The same approach can be followed with TestBalloon. I'll leave writing it to the reader.
Prepared is built around the concept of fixtures: the way a test can get outside input. The equivalent of the Kotest and TestBalloon approach can be written essentially in the same way, but Prepared also has a dedicated feature, the eponymous prepared type:
fun TestDsl.commonReferenceTests(reference: Prepared<Reference<String>>) {
test("Clearing should make the value unavailable") {
// Given
checkNotNull(reference().getOrNull())
// When
reference().clear()
// Then
check(reference().getOrNull() == null)
}
}
val DefaultReferenceTest by preparedSuite {
commonReferenceTests { TODO() }
}
Parameterization¶
Test parameterization refers to running the same test with different data. These tests may also be called data-driven. In this style of testing, an elementary invariant is tested for a large number of values. In the simplest case, we may want to run the test for a few specific values. In more complex situations, we may want to execute the test for a complex combinaison of cases.

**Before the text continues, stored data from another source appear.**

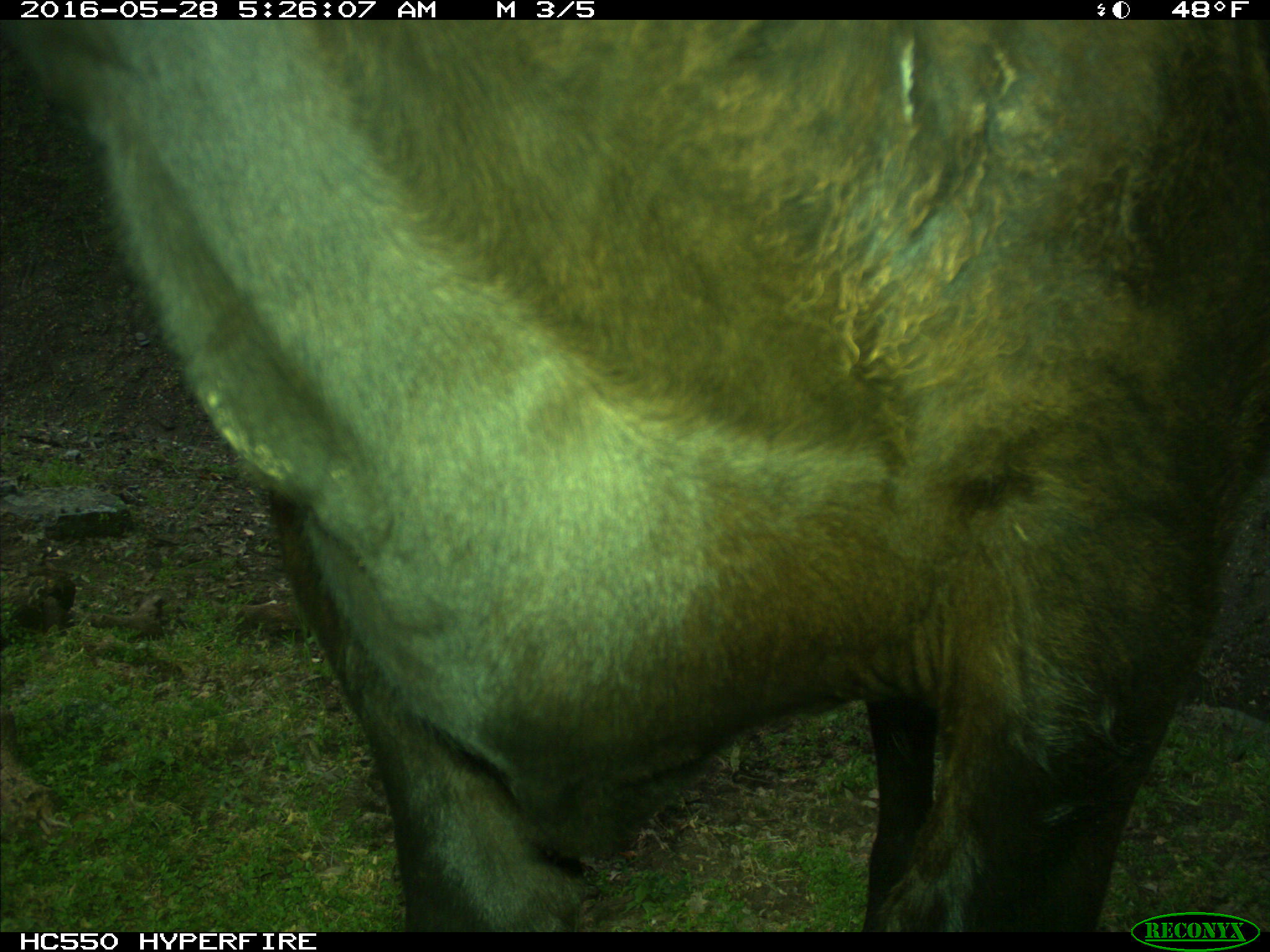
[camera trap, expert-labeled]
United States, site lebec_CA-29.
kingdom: Animalia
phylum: Chordata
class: Mammalia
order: Artiodactyla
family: Bovidae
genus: Bos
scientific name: Bos taurus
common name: domestic cow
Bos taurus (domestic cow).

In Junit5, parameterization is handled using annotations.
class UserTest {
@ParameterizedTest
@ValueSource(strings = ["", "a", "+", "+foo"])
fun forbiddenUsername(username: String) {
assertThrows<IllegalArgumentException> {
Username(username)
}
}
}
@Test
became @ParameterizedTest
, an annotation @ValueSource
is required to declare the values, and that annotation has a parameter for each supported argument type—which are most primitive types as well as String
and Class
.
null
is supported through the additional annotation @NullSource
.
Enums are supported via @EnumSource
, which allows specifying a subset of elements using a stringly-API or using regular expressions.
Arbitrary values are supported through @MethodSource
, which requires declaring a Stream
-returning method which will generate the different parameters, and takes an argument with the string name of that function.
Similarly, a static field can be referred to using the @FieldSource
annotation.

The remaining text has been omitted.